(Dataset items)
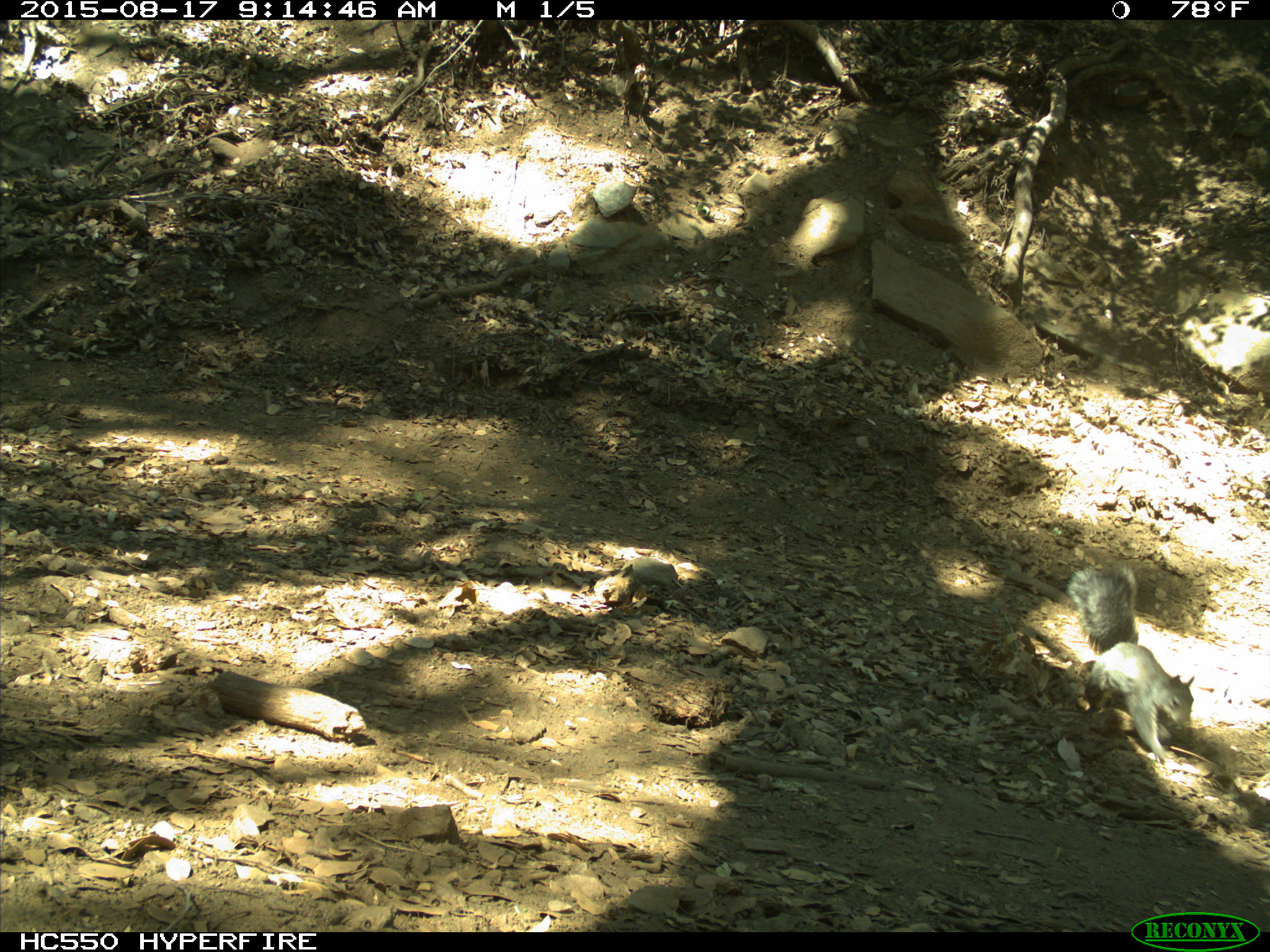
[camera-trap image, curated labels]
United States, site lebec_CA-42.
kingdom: Animalia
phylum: Chordata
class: Mammalia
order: Rodentia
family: Sciuridae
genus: Sciurus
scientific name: Sciurus carolinensis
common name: eastern gray squirrel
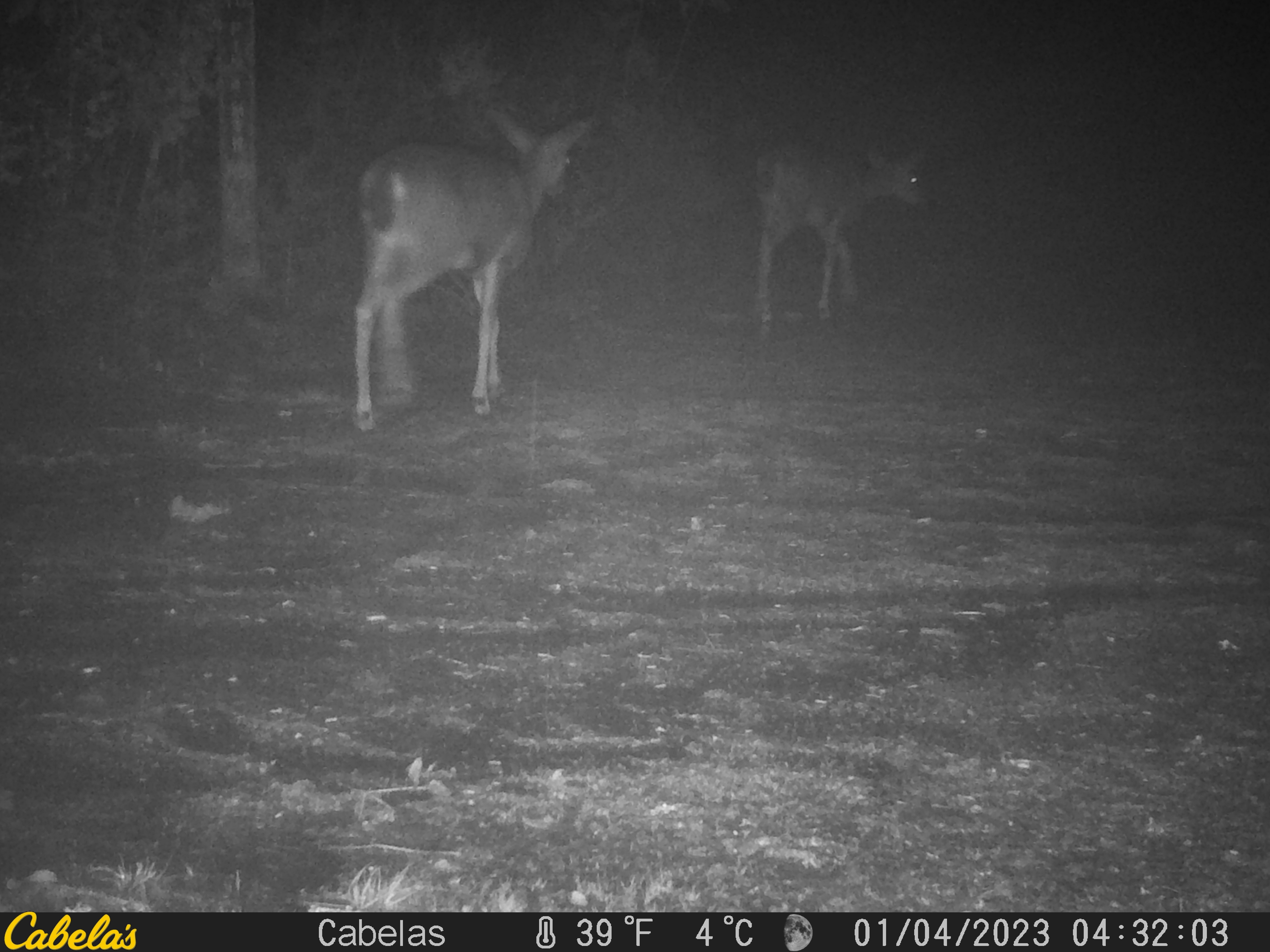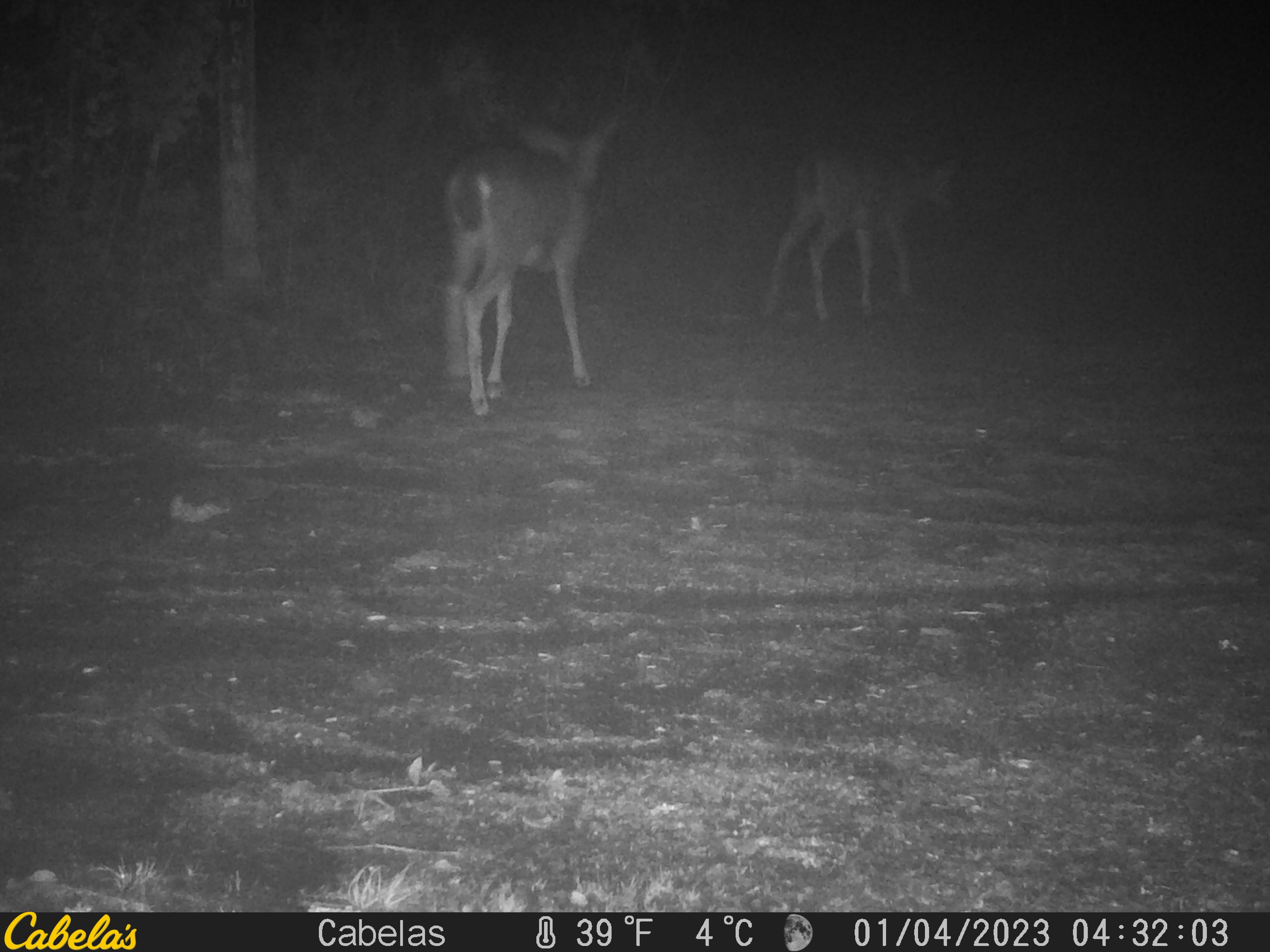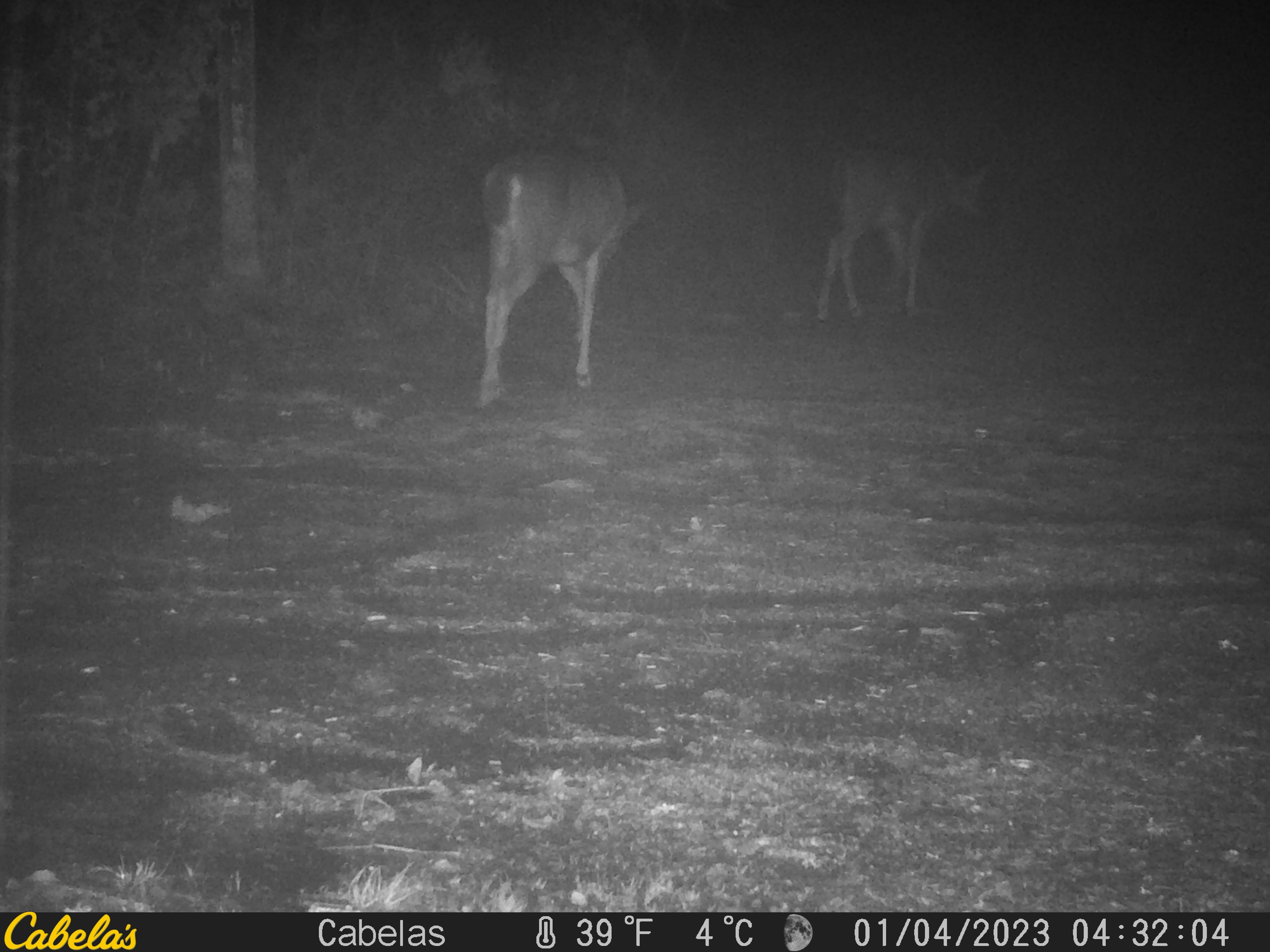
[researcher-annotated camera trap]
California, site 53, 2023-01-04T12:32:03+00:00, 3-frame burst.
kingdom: Animalia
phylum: Chordata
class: Mammalia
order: Artiodactyla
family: Cervidae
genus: Odocoileus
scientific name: Odocoileus hemionus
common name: mule deer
Mule deer (Odocoileus hemionus).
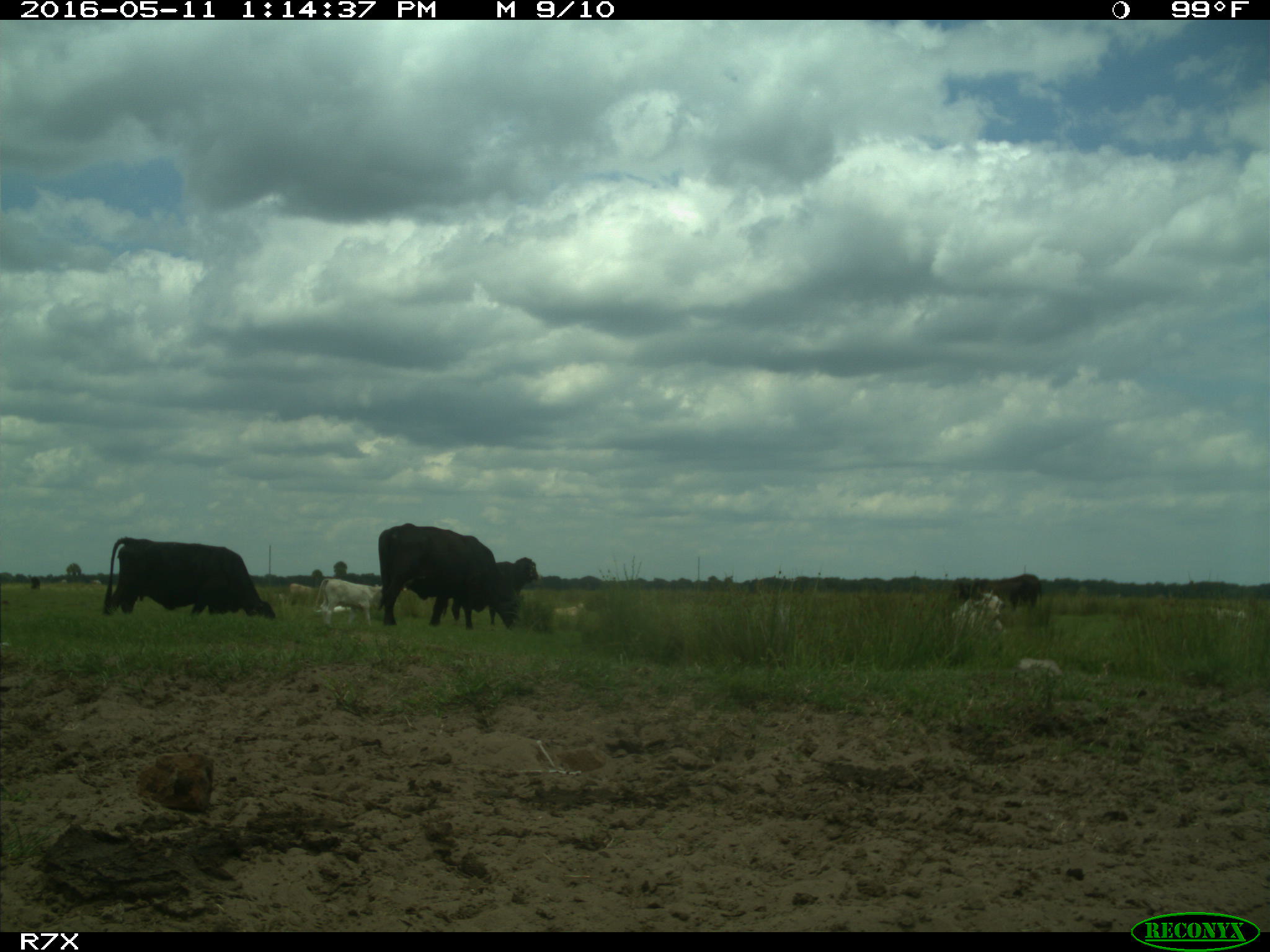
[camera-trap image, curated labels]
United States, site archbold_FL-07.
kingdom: Animalia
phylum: Chordata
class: Mammalia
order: Artiodactyla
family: Bovidae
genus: Bos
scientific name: Bos taurus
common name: domestic cow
Bos taurus (domestic cow).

* **Task statement**:
The entries above are to be restated verbatim, with no pictures carried over.

* **Output of the task**:
[camera-trap image, curated labels]
United States, site lebec_CA-42.
kingdom: Animalia
phylum: Chordata
class: Mammalia
order: Rodentia
family: Sciuridae
genus: Sciurus
scientific name: Sciurus carolinensis
common name: eastern gray squirrel
[researcher-annotated camera trap]
California, site 53, 2023-01-04T12:32:03+00:00, 3-frame burst.
kingdom: Animalia
phylum: Chordata
class: Mammalia
order: Artiodactyla
family: Cervidae
genus: Odocoileus
scientific name: Odocoileus hemionus
common name: mule deer
Mule deer (Odocoileus hemionus).
[camera-trap image, curated labels]
United States, site archbold_FL-07.
kingdom: Animalia
phylum: Chordata
class: Mammalia
order: Artiodactyla
family: Bovidae
genus: Bos
scientific name: Bos taurus
common name: domestic cow
Bos taurus (domestic cow).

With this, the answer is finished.